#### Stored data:
BEGIN
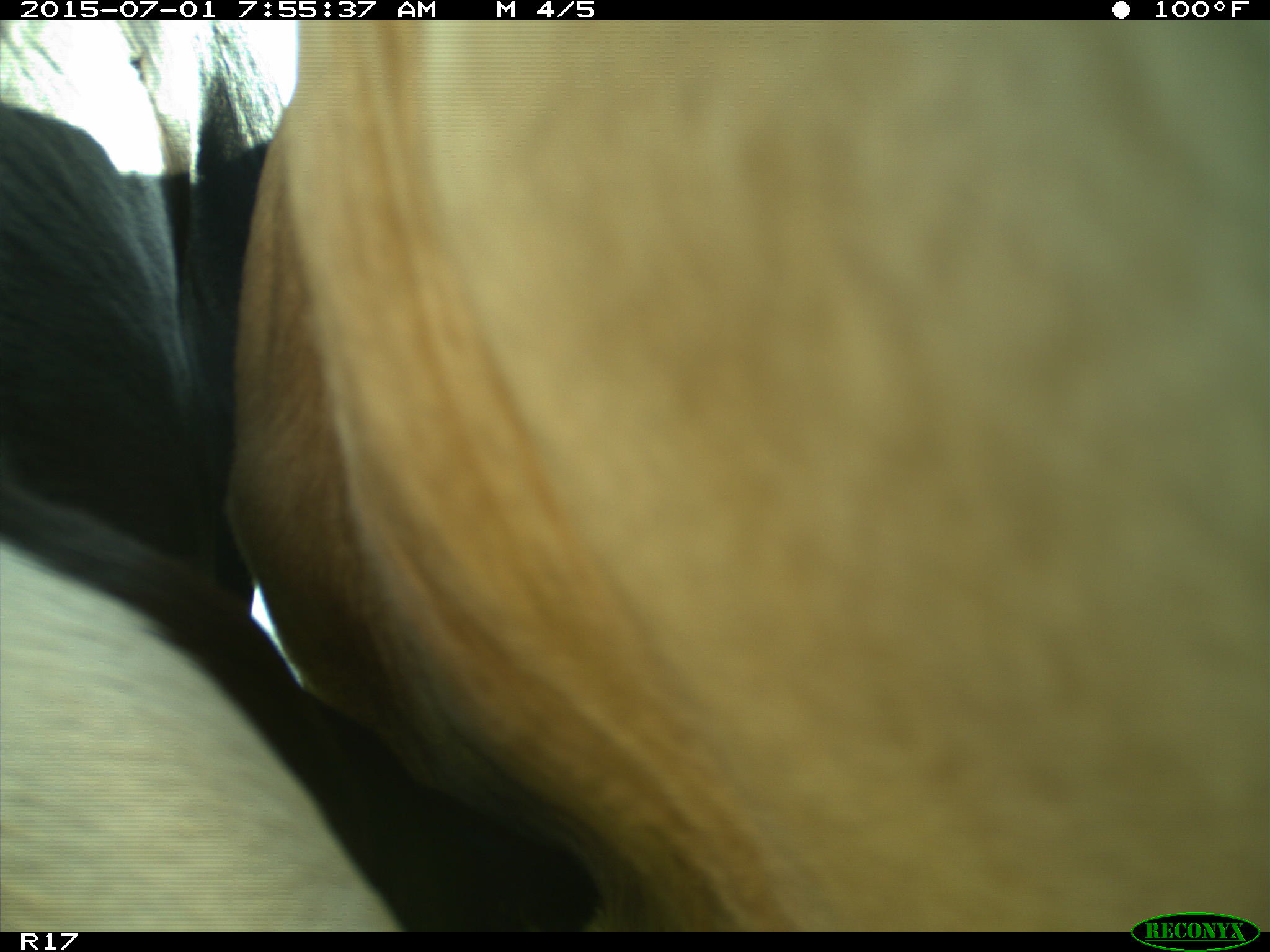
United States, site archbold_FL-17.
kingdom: Animalia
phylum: Chordata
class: Mammalia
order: Artiodactyla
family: Bovidae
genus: Bos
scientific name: Bos taurus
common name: domestic cow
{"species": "Bos taurus (domestic cow)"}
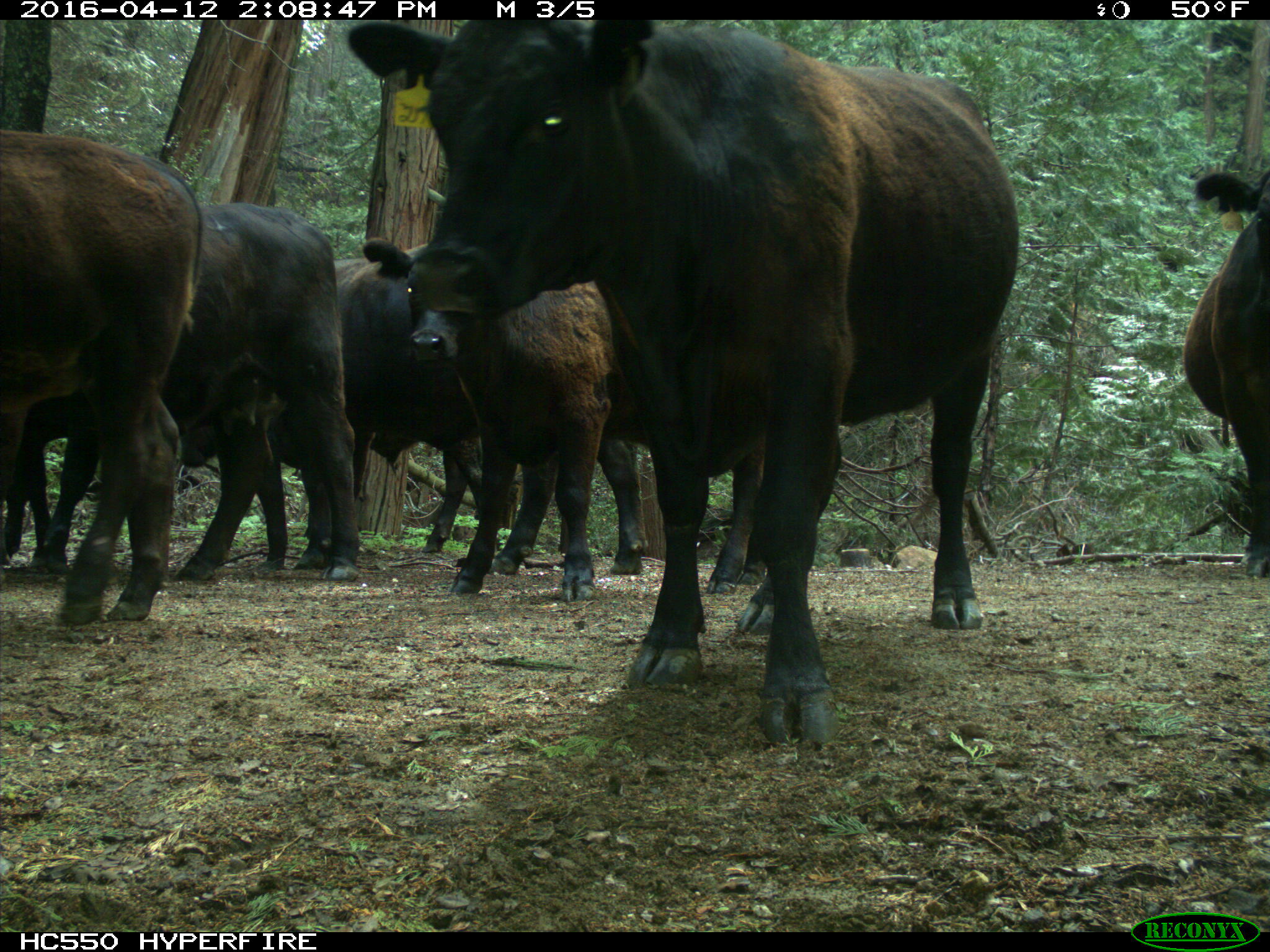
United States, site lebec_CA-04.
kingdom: Animalia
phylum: Chordata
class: Mammalia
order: Artiodactyla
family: Bovidae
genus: Bos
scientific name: Bos taurus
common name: domestic cow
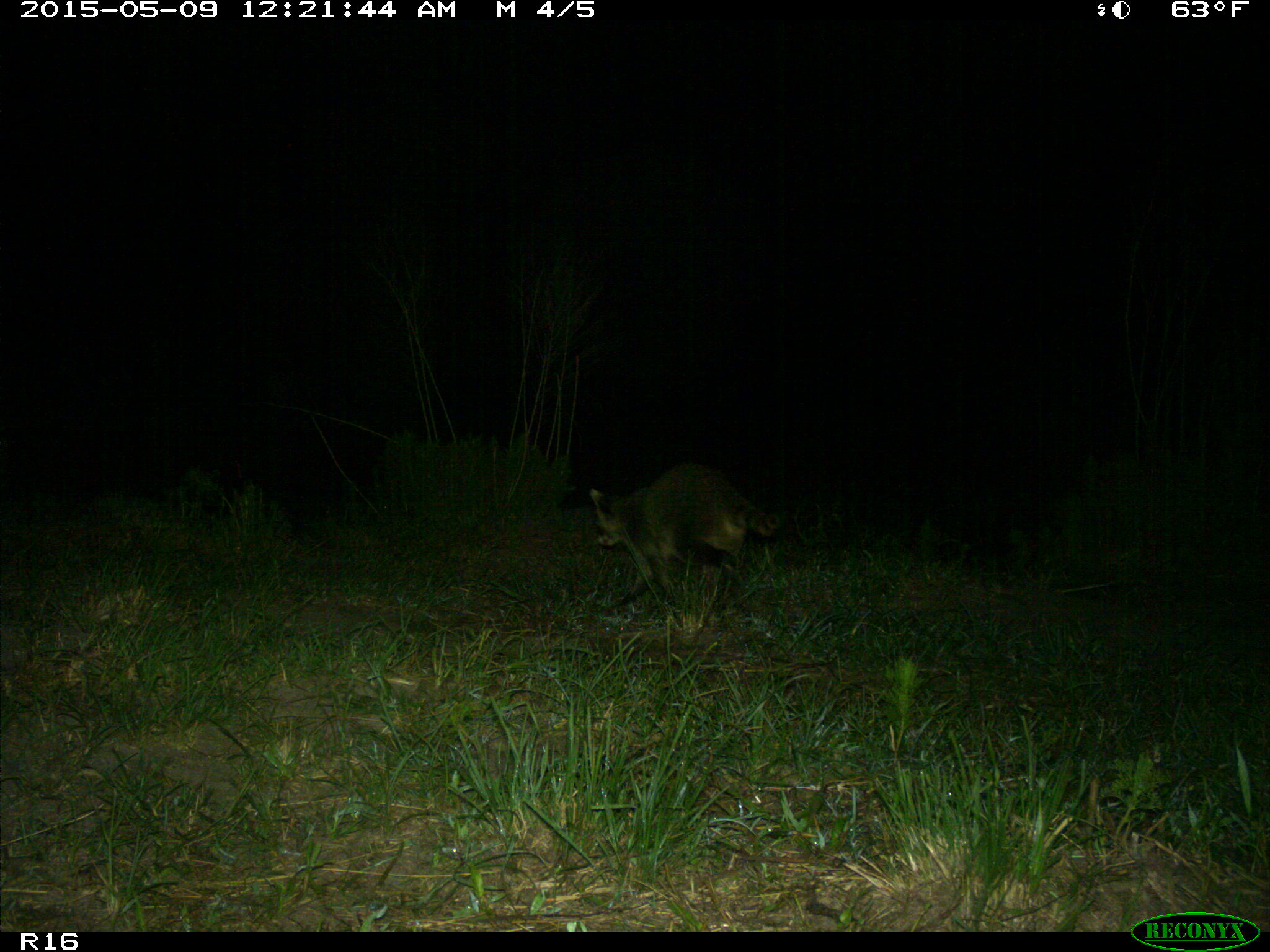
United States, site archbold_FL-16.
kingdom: Animalia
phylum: Chordata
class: Mammalia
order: Artiodactyla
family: Bovidae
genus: Bos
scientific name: Bos taurus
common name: domestic cow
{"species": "Bos taurus (domestic cow)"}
END
#### TASK GOAL:
Once the pictures are set aside, repeat the data above exactly as written.

#### FINISHED EXERCISE:
United States, site archbold_FL-17.
kingdom: Animalia
phylum: Chordata
class: Mammalia
order: Artiodactyla
family: Bovidae
genus: Bos
scientific name: Bos taurus
common name: domestic cow
{"species": "Bos taurus (domestic cow)"}
United States, site lebec_CA-04.
kingdom: Animalia
phylum: Chordata
class: Mammalia
order: Artiodactyla
family: Bovidae
genus: Bos
scientific name: Bos taurus
common name: domestic cow
United States, site archbold_FL-16.
kingdom: Animalia
phylum: Chordata
class: Mammalia
order: Artiodactyla
family: Bovidae
genus: Bos
scientific name: Bos taurus
common name: domestic cow
{"species": "Bos taurus (domestic cow)"}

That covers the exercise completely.